▸ PASSAGE CHOISI:
________________
La Susceptibilité des Roches par Juliette Agnel… Dix sept photographies sur fond bleu semblent témoigner d’une difficulté à percevoir ces pierres photographiées devenues silencieuses, sans plus d’invisibilité active comme si un constat avait figé leur pouvoir d’émettre cette beauté particulière qui anime en profondeur leur mystère et les rend au delà de leur état actuel,  témoin d’un travail qui remonte à la Création, au Cosmos, et, suprême conscience, dont elles sont parts actives et symboliques.

Les Pierres n’ont cessé d’enchanter les hommes depuis l’aube de l’humanité, c’est donc qu’elles ont ce pouvoir secret que Roger Caillois a distingué par ses textes littéraires et poétiques, en donnant une sensibilité élective, à travers un regard éluardien, assez universel à leur présence indéfectible , il écrit dans la préface de Pierres ed. nrf, poésie/Gallimard  « je parle des pierres: algèbre, vertige et ordre, des pierres, hymnes et quinconces, des pierres dard et corolles, orée du songe, ferment et image.... »

Juliette Agnel la susceptibilité des roches. ÉCOLE DES ARTS JOAILLERS PARIS.

Ici, sur fond bleu, les pierres reposent dans cette photographie quasi objective, dans une uniformité de taille, (visiblement les différences , de taille et de poids, qui sont ce que la pierre est, ne sont pas prises en compte par la photographie) de lumière globale, sans qu’aucune lecture de l’identité de chacune ne soit a minima le lieu d’une approche singulière et poétique dans une lecture joyeuse, précise, enchantée, vibrante et vivante.

Pour ma part je n’ai pas vraiment compris pourquoi ce traitement uniformisant avait été nécessaire à l’expression de la photographe, étant peu habile à noter chaque correspondance éventuelle, à chaque interprétation possible, du rêve majeur afin que quelque chose du mystère, du vivant (tiens! alétheia…) puisse se dévoiler, se poétiser, en naître et que la photographie en soit dialectisée, que la photographe en soit plus éclairée,  récipiendaire inspirée et active, face à l’Infini, l’Immémorial.

Et pourtant…! comment ne pas repenser à ses travaux précédents, à ce voyage dans la grotte d’Arcy sur Cure, aux étoiles, le poids de la terre, ?

je cite mon propos issu d’un article écrit à cette occasion: « je parle ici des arbres qui sont avec le ciel étoilé, les ferments de l’expérience photographique de Juliette Agnel. C’est en ces images, déjà périphériques, rapides, puis lentes, à la recherche des secrets de la nuit, de la nuit éveillée, de ce qui s’est dérobé au regard diurne pour apparaître sous ce jour différent, dans ce repos, cet abandon, ce sommeil, mais à la manière des surréalistes, le regard vivant, les yeux fertiles. »
________________
▸ DONNÉES PRÉSENTÉES:

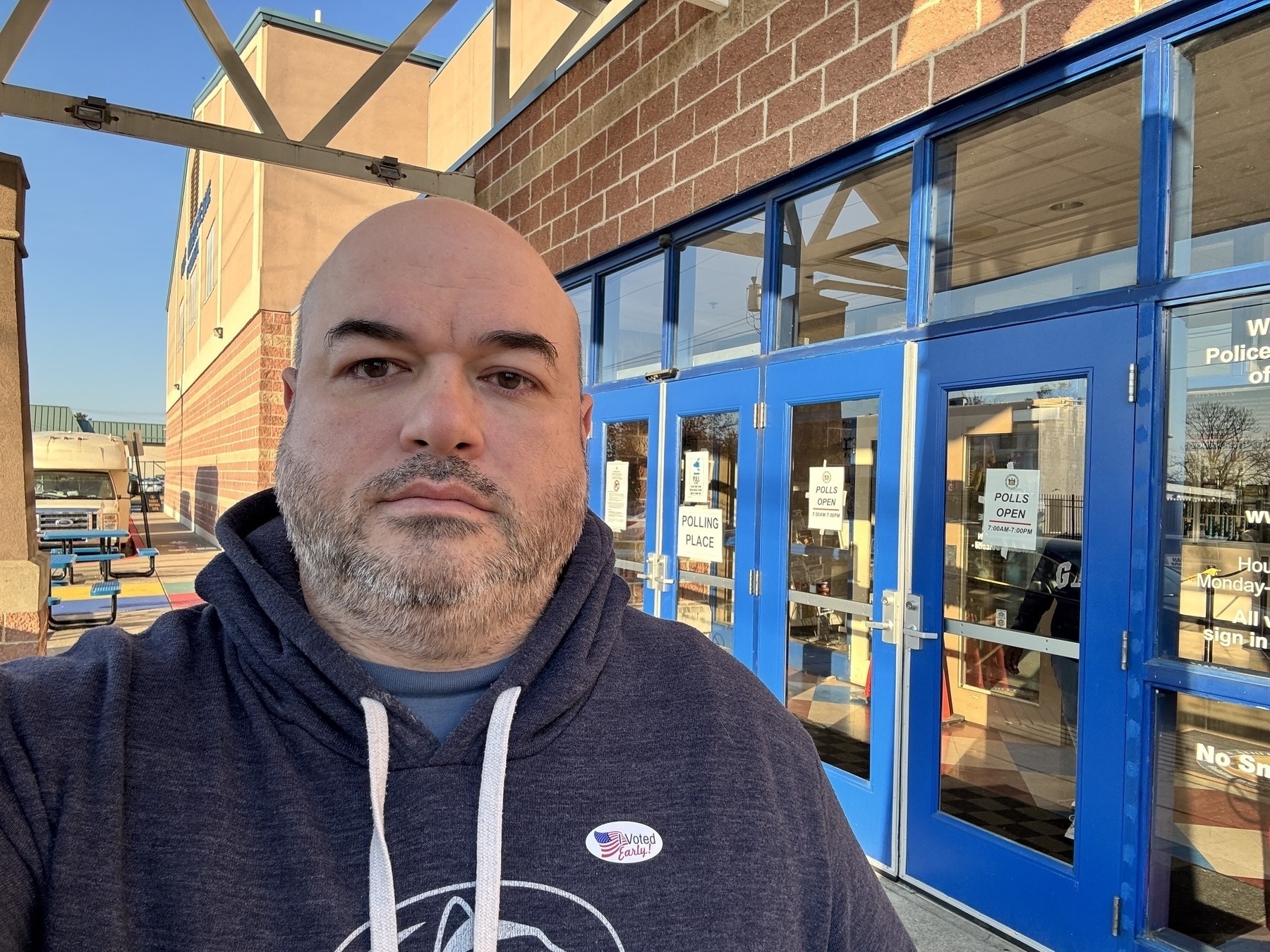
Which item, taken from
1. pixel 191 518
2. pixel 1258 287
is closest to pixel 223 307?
pixel 191 518

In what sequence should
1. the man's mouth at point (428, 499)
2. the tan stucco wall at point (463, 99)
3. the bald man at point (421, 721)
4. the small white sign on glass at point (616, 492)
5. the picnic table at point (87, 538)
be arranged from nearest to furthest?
the bald man at point (421, 721) → the man's mouth at point (428, 499) → the small white sign on glass at point (616, 492) → the tan stucco wall at point (463, 99) → the picnic table at point (87, 538)

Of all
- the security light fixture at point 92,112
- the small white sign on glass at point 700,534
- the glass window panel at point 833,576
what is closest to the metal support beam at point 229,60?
the security light fixture at point 92,112

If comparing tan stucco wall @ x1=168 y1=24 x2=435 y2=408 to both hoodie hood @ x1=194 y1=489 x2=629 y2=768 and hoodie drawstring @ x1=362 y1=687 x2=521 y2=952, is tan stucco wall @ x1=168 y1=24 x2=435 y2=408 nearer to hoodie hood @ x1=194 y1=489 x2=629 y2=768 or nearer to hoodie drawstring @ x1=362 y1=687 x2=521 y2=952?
hoodie hood @ x1=194 y1=489 x2=629 y2=768

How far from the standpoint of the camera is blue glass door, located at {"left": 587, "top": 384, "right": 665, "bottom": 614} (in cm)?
525

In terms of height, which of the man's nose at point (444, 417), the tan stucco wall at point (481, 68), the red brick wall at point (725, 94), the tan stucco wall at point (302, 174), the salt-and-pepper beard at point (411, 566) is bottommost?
the salt-and-pepper beard at point (411, 566)

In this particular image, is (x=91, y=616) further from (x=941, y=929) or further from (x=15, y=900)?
(x=15, y=900)

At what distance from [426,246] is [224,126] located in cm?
438

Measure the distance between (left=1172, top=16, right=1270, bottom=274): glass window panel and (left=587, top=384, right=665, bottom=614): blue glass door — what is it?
2.99 m

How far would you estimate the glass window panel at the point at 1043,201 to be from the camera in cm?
277

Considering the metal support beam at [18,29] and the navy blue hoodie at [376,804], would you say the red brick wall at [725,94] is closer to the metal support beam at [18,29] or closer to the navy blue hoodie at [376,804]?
the navy blue hoodie at [376,804]

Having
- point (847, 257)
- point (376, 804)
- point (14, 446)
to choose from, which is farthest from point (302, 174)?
point (376, 804)

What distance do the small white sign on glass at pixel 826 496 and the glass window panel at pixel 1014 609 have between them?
62cm

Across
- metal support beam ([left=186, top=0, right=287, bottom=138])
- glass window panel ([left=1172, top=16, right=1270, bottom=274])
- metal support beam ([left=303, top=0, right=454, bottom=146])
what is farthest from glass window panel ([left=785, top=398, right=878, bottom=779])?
metal support beam ([left=186, top=0, right=287, bottom=138])

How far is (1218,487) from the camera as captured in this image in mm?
2510
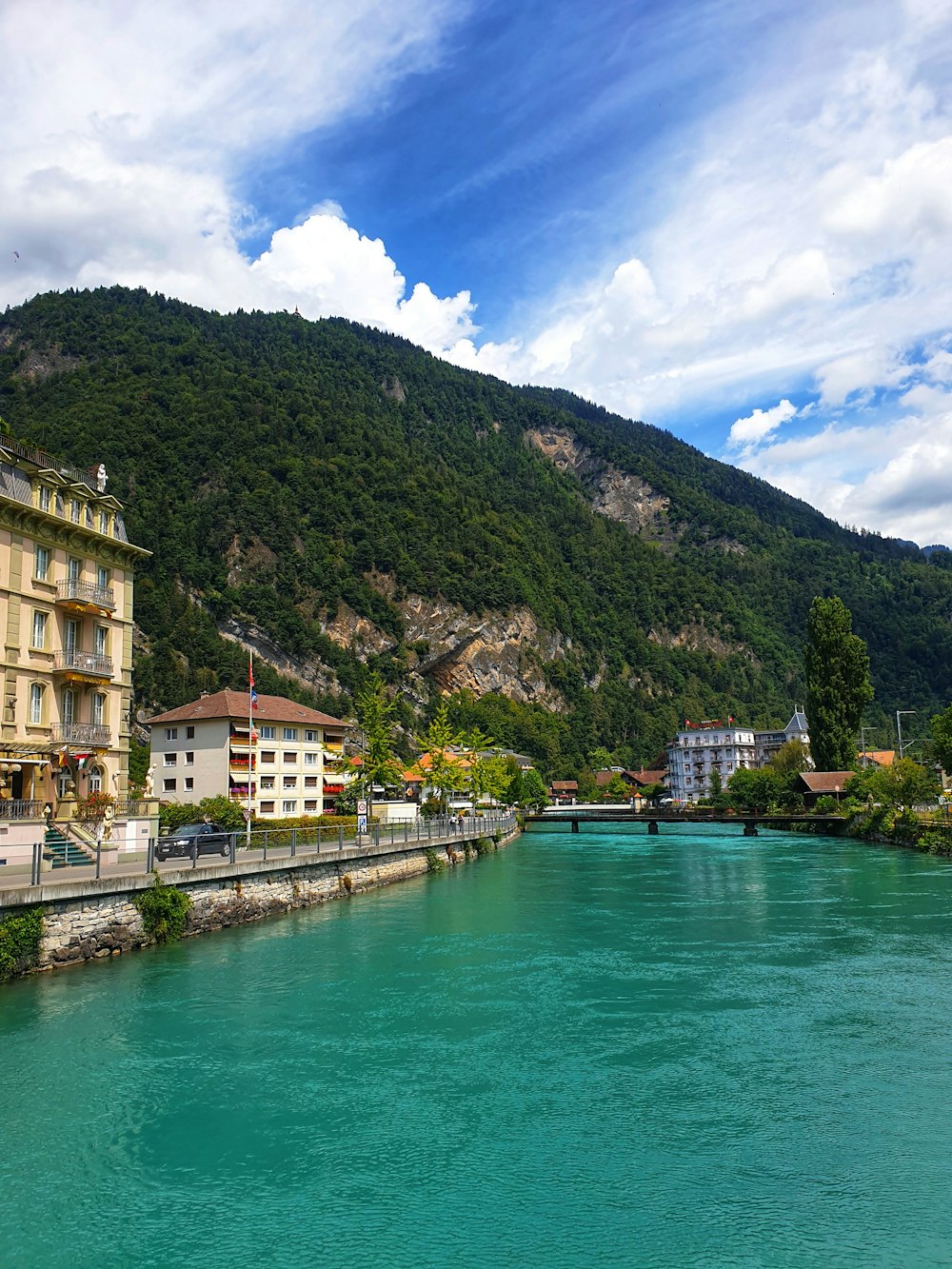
________________
▸ CONSIGNES:
1 - Reformulez plus brièvement le paragraphe du passage choisi qui commence par « Ici, sur fond bleu », en conservant ses faits principaux.
2 - Recopiez, s'il vous plaît, le texte du passage choisi entre « La Susceptibilité des Roches par » et « actives et symboliques. », ces deux bornes comprises.
3 - Indiquez si chaque affirmation concorde avec le passage choisi en répondant par oui ou non, puis citez à l'identique les mots du passage qui tranchent :
(a) Il y a dix-sept photographies sur fond bleu.
(b) Roger Caillois écrit dans la préface de Pierres.
(c) La personne qui écrit dit avoir bien compris pourquoi le traitement uniformisant était nécessaire.
Appuyez-vous uniquement sur le passage choisi.

▸ CORRIGÉ:
1 - Sur fond bleu, les pierres sont photographiées de façon quasi objective, avec une taille et une lumière uniformes. La photographie ne tient pas compte de leurs différences de taille et de poids, et aucune lecture de l'identité de chacune n'ouvre une approche singulière et poétique.

2 -
La Susceptibilité des Roches par Juliette Agnel… Dix sept photographies sur fond bleu semblent témoigner d’une difficulté à percevoir ces pierres photographiées devenues silencieuses, sans plus d’invisibilité active comme si un constat avait figé leur pouvoir d’émettre cette beauté particulière qui anime en profondeur leur mystère et les rend au delà de leur état actuel,  témoin d’un travail qui remonte à la Création, au Cosmos, et, suprême conscience, dont elles sont parts actives et symboliques.

3 -
(a) Oui : « Dix sept photographies sur fond bleu ».
(b) Oui : « il écrit dans la préface de Pierres ».
(c) Non : « Pour ma part je n’ai pas vraiment compris pourquoi ce traitement uniformisant avait été nécessaire à l’expression de la photographe ».